## YOUR OBJECTIVE
Copy the listing verbatim, excluding any images found in it.

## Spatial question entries
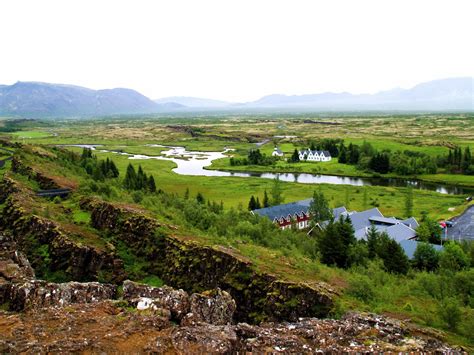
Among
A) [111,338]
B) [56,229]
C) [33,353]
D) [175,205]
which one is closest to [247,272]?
[111,338]

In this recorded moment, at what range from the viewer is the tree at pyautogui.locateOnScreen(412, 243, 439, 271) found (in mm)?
36094

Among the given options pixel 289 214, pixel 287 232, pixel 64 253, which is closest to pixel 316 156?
pixel 289 214

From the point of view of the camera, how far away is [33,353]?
484 inches

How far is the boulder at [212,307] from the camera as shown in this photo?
54.7 ft

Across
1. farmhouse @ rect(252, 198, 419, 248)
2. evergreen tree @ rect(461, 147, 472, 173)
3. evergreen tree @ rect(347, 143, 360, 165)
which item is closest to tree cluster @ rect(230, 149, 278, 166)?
evergreen tree @ rect(347, 143, 360, 165)

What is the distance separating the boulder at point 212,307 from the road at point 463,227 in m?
42.1

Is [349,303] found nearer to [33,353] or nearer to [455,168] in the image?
[33,353]

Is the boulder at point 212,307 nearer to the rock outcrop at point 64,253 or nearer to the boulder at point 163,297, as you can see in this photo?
the boulder at point 163,297

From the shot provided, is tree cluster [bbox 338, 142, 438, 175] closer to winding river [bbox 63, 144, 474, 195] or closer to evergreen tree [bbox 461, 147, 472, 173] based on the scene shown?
winding river [bbox 63, 144, 474, 195]

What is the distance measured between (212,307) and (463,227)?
50.7 metres

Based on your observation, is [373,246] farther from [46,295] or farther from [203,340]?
[46,295]

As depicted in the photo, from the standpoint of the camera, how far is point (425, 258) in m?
36.2

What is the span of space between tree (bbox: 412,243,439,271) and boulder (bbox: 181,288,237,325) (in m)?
24.4

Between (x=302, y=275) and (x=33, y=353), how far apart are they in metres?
13.5
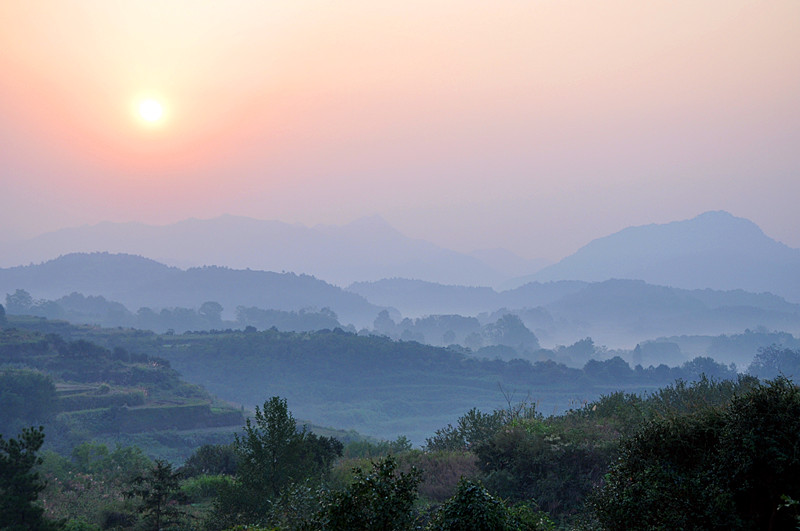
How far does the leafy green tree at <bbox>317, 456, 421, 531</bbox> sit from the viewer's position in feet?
29.4

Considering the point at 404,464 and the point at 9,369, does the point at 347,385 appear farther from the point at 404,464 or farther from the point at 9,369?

## TASK SOLUTION
Among
A) [111,338]
B) [56,229]
C) [33,353]
D) [175,205]
which one is closest to [247,272]?
[111,338]

In this recorded moment, at what range from the viewer is the tree at pyautogui.locateOnScreen(412, 243, 439, 271) found (in mm)?
36094

Among the given options pixel 289 214, pixel 287 232, pixel 64 253, which is closest to pixel 316 156?
pixel 289 214

From the point of view of the camera, how far away is [33,353]?
484 inches

How far is the boulder at [212,307] from the camera as shown in this photo?
54.7 ft

Across
1. farmhouse @ rect(252, 198, 419, 248)
2. evergreen tree @ rect(461, 147, 472, 173)
3. evergreen tree @ rect(347, 143, 360, 165)
which item is closest to tree cluster @ rect(230, 149, 278, 166)?
evergreen tree @ rect(347, 143, 360, 165)

What is the distance separating the boulder at point 212,307 from the road at point 463,227 in m?
42.1

Is [349,303] found nearer to [33,353] or nearer to [455,168] in the image?
[33,353]

Is the boulder at point 212,307 nearer to the rock outcrop at point 64,253 or nearer to the boulder at point 163,297, as you can see in this photo?
the boulder at point 163,297

From the shot provided, is tree cluster [bbox 338, 142, 438, 175] closer to winding river [bbox 63, 144, 474, 195] or closer to evergreen tree [bbox 461, 147, 472, 173] based on the scene shown?
winding river [bbox 63, 144, 474, 195]

What is the distance measured between (212,307) and (463,227)?
50.7 metres

Based on your observation, is [373,246] farther from [46,295] or farther from [203,340]?
[46,295]

As depicted in the photo, from the standpoint of the camera, how far is point (425, 258) in m?
36.2

What is the span of space between tree (bbox: 412,243,439,271) and boulder (bbox: 181,288,237,325) (in m)?
24.4

Between (x=302, y=275) and (x=33, y=353), how far apart are they in metres?
13.5
How far does the leafy green tree at <bbox>317, 456, 421, 531</bbox> sit from the viewer's position in feet?
29.4

Considering the point at 404,464 and the point at 9,369, does the point at 347,385 appear farther from the point at 404,464 or farther from the point at 9,369?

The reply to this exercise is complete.